Pull it up or leave it alone?
Barry Barker – Arable Seed Product Manager
The statisticians have been advising us all about the fact that 2012 was for most the wettest year in their lifetime and for many one of the most difficult autumns for harvesting and getting the following crop established. So what many growers are faced with is either pretty bare looking fields due to poor establishment or completely bare because the land has just not been fit to drill.
Probably the most difficult crop to judge in these situations is oilseed rape. Philip Marr, Agrii’s oilseed rape specialist advises that most growers will be making a judgment over the viability of their oilseed rape crops in early February, prior to the first application of Nitrogen. “The plant population required for a hybrid can be in the order of 9-12 plants per square metre and evenly spaced and for a conventional variety from 12-18 plants, to attain a decent yield with a potential 3.5 to 4 tonnes/ha. It is crucial that these plants are well established and have a good root structure, even more so if crops have been ravished by pigeons and there has been a high loss of leaf material. The decision to pull the crop out at this time needs a lot of consideration!!!”
For some the decision has already been made and others will make it very soon. But if the decision is to keep rape in the rotation then it is better to leave drilling spring oilseed rape until the soil and air temperatures have picked up and the crop will emergence and grow away vigorously. This will probably be around late March.
Demand for spring rape seed has been high and a number of varieties have sold out particularly some hybrids. However, there should be stocks of the leading conventional varieties, like Heros, available to meet demand.

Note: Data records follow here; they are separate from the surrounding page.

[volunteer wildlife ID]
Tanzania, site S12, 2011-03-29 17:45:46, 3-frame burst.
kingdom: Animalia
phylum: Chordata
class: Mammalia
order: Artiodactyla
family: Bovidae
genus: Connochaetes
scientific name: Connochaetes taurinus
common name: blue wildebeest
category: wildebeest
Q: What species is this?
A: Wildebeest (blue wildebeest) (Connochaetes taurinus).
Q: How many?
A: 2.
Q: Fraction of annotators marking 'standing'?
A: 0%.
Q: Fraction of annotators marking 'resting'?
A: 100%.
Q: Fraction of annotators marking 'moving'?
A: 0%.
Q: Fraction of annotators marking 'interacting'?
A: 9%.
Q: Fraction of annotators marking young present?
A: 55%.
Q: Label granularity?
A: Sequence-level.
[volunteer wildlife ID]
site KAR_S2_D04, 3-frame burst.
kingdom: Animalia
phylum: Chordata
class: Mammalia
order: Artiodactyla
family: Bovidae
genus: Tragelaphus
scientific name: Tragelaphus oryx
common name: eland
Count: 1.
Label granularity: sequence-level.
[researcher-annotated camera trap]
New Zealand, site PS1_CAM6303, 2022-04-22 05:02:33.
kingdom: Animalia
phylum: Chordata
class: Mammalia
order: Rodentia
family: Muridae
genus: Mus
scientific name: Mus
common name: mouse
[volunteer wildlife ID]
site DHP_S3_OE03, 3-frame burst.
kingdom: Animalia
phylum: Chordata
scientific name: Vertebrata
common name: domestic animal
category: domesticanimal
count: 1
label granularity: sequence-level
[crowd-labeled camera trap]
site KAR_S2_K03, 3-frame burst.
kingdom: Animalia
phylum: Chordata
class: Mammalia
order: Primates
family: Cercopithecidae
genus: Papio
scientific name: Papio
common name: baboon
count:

If the decision is not to grow spring rape then growers should be aware that stocks of all species are likely to be in short supply this spring. So despite a fair quantity of imported seed being purchased to help meet demand it is certain that variety choice will be limited and if a variety is unfamiliar to a grower then Agrii would strongly recommend that they ask for UK data to support its suitability for its growing in this country.